The Federal Commission is expected to announce later this week that it plans to reclassify Interent service providers as utilities, giving it the authority needed to regulate the companies to preserve net neutrality. The proposed change to the way broadband Internet providers will be classified would let the FCC block companies like Comcast, AT&T, and Verizon from establishing "fast lanes" they force content providers to pay for or face intentionally throttled bandwidth.
FCC ready to propose changes to protect net neutrality
Industry analysts and lobbyists said the FCC will push to group ISPs as a telecommunication service under Title II of the Communications Act, according to the New York Times. That change would give the FCC much more authority over ISP practices, but chairman Tom Wheeler is expected to stay away from heavy-handed management while still watching closely to make sure no content is intentionally throttled or blocked.
Net neutrality is a concept where all content on the Internet is treated equally and allowed to pass through the various servers that send and deliver data to end users. It's an idea that companies such as Comcast and Verizon say they support, but in practice have shown otherwise. Both companies, for example, strong armed Netflix into paying them extra money for reliable video stream quality by limiting bandwidth for streaming videos it delivered to subscribers.

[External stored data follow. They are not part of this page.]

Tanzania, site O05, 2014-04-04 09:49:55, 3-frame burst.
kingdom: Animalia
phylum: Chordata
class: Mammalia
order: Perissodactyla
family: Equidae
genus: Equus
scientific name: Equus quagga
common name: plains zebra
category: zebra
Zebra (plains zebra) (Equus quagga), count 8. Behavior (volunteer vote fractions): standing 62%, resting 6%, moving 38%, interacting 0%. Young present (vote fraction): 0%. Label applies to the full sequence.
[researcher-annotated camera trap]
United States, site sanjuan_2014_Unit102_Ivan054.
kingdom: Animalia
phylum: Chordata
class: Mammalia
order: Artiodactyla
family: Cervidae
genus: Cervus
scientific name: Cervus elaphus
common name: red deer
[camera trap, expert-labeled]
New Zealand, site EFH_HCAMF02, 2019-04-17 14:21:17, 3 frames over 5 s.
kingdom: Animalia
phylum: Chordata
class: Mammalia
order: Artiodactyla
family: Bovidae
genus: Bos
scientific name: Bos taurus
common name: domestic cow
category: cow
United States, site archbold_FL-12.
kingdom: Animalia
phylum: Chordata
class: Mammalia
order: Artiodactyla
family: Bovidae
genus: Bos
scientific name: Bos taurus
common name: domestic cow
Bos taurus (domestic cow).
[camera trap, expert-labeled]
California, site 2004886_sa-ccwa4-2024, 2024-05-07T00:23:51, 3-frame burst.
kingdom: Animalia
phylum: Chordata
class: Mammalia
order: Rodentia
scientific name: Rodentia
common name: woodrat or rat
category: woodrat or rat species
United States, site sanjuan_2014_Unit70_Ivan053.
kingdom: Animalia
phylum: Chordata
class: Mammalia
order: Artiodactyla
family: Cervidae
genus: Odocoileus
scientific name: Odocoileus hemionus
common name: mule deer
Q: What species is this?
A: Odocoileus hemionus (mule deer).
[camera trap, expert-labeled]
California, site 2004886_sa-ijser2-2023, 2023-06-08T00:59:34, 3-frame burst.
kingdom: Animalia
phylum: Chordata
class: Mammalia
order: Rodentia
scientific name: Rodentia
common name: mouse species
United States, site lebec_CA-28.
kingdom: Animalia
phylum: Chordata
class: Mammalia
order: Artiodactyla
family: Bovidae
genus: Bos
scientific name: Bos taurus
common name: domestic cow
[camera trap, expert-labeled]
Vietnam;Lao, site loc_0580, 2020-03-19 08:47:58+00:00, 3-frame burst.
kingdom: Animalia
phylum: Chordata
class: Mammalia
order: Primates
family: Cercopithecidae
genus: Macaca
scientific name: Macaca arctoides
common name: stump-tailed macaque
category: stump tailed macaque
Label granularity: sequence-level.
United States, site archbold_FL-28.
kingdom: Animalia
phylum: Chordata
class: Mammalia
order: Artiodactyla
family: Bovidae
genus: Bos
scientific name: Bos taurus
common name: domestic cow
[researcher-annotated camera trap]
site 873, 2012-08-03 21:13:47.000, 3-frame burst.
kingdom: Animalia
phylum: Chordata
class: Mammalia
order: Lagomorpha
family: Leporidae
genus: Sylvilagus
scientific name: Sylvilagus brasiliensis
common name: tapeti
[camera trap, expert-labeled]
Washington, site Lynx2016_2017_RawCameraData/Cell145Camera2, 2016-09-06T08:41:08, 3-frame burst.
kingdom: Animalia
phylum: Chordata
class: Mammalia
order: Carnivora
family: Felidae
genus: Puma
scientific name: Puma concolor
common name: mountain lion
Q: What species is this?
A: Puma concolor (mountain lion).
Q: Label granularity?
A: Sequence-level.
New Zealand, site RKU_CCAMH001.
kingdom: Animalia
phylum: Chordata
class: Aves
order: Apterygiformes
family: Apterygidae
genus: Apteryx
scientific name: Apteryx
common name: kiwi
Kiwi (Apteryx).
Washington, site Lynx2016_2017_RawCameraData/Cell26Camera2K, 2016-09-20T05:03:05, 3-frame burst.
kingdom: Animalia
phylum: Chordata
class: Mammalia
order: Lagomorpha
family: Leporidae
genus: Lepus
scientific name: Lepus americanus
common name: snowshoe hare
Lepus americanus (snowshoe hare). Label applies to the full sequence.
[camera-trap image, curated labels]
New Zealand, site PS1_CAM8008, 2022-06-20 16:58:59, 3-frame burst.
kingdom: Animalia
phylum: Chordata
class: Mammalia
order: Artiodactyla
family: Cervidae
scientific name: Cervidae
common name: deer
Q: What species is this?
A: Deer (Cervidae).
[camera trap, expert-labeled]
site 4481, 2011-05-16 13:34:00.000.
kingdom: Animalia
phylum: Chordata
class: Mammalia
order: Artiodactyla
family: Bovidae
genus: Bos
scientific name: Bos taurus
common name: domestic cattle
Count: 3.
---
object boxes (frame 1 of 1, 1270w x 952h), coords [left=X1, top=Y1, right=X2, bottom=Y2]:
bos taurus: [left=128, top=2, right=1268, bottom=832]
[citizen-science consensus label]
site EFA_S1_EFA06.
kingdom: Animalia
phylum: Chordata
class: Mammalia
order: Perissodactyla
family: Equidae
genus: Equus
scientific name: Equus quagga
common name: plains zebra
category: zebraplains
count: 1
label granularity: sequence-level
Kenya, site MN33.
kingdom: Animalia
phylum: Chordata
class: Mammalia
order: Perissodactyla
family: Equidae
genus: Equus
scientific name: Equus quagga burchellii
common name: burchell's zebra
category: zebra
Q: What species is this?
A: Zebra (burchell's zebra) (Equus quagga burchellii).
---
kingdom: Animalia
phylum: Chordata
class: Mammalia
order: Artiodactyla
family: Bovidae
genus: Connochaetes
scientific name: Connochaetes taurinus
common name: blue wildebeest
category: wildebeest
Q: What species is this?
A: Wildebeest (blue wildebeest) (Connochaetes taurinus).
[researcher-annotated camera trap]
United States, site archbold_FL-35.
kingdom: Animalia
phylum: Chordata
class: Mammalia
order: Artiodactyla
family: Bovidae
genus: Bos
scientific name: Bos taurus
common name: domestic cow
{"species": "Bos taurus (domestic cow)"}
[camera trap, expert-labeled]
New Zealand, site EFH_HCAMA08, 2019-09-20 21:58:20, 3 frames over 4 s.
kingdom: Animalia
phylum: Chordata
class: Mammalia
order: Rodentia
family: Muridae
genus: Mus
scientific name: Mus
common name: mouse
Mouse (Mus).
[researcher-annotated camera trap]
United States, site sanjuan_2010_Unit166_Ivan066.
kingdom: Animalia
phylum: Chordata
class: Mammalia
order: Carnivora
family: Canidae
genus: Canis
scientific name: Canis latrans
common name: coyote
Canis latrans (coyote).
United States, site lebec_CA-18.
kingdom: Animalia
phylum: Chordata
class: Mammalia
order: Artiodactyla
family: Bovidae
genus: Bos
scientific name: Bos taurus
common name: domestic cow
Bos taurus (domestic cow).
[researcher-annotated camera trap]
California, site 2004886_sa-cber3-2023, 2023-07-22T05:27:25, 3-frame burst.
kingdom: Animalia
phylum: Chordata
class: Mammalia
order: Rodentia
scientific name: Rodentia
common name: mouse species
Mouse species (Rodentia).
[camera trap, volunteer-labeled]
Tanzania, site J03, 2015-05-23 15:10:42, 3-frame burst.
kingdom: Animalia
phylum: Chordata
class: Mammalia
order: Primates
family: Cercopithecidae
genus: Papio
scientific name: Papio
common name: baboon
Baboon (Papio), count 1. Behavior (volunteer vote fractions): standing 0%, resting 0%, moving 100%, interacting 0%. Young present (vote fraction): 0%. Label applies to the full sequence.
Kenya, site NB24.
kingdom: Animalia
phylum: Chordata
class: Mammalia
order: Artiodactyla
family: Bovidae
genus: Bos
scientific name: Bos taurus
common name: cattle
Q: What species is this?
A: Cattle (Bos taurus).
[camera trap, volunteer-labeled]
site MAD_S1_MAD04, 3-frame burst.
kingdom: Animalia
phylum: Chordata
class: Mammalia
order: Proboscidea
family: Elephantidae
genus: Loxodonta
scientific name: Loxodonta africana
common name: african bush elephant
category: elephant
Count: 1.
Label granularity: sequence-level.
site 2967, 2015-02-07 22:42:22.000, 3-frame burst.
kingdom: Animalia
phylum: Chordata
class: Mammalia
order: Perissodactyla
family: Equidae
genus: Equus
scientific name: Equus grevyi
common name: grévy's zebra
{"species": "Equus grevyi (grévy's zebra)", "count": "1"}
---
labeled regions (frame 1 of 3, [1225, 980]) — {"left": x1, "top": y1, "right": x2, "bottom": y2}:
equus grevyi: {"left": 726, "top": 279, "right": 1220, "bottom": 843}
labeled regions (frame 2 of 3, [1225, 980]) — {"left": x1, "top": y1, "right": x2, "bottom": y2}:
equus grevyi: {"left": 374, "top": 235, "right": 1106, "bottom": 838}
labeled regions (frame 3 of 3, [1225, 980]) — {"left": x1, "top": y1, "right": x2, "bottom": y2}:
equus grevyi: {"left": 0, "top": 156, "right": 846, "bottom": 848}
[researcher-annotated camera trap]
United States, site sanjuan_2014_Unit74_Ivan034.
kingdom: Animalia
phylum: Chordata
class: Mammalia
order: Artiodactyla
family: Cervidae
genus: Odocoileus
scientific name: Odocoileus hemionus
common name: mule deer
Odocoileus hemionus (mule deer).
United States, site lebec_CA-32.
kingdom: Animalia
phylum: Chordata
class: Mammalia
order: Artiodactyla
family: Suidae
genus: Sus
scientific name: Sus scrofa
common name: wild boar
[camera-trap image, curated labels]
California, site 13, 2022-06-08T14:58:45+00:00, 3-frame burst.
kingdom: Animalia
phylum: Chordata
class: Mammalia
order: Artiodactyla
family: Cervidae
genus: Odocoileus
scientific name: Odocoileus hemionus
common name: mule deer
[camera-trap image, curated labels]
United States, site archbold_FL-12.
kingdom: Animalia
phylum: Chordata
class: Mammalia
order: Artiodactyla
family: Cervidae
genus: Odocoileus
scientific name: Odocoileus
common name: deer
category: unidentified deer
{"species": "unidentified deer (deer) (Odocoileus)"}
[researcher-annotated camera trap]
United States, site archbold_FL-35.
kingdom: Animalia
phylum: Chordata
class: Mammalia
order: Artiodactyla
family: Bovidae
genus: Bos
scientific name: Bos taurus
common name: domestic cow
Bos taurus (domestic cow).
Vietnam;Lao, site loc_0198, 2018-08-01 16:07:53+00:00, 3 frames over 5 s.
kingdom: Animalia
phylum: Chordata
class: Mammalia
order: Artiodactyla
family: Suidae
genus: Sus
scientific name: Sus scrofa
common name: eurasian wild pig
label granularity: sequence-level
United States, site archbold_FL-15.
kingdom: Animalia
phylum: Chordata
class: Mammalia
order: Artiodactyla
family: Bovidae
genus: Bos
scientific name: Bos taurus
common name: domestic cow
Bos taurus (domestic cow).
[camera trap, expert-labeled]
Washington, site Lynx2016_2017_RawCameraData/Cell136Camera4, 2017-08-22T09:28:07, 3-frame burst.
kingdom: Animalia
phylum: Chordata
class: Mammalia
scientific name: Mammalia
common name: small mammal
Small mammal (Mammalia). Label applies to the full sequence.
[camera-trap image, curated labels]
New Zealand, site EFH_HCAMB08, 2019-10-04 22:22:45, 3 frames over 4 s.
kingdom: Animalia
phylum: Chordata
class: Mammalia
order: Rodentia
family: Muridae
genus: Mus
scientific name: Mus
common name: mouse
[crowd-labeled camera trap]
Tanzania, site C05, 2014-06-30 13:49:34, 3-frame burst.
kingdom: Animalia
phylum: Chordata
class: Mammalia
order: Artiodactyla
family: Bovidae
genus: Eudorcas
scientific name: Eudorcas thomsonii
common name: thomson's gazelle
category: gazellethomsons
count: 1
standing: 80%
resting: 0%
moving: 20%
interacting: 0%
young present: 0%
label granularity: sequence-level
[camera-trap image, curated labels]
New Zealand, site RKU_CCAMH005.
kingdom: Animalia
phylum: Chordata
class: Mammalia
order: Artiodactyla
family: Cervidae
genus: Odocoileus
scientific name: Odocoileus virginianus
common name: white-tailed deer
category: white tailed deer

President Barack Obama is on board with the idea, and even publicly called for the FCC to reclassify ISPs under Title II.
Those companies that give us our highspeed Internet access aren't, however, pleased with the notion that the FCC could stop them from tapping content providers for more money. Verizon threatened last year it would sue the FCC, and AT&T said it wouldn't build out its high speed fiber network—both in hopes of stopping the agency from moving forward.
The last time the FCC tried to regulate Net Neutrality, Verizon filed a lawsuit and won. The court ruled that the FCC couldn't treat Internet providers common carriers while at the same time exempting them from those rules. The court also urged the FCC to find a way to regulate net neutrality that would hold up in court.
With that in mind, Mr. Wheeler made it clear late last year he is ready for the fight. He said,
We are going to get sued, because that's the history. We don't want to ignore history. We want to come out with good rules that accomplish what we need to accomplish: no blocking, no throttling, no fast-lane discrimination…and we want those rules to be in place after a court decision.
The FCC posponed its vote on how to handle net neutrality until this year so it could be better prepared for the coming fight, and now it looks like we're about to see the next round in that battle. We won't know exactly what the FCC has in mind until their plan gets leaked to the media, but when we do it's a safe bet the big name ISPs will dive in right away looking for weaknesses in the agency's plan.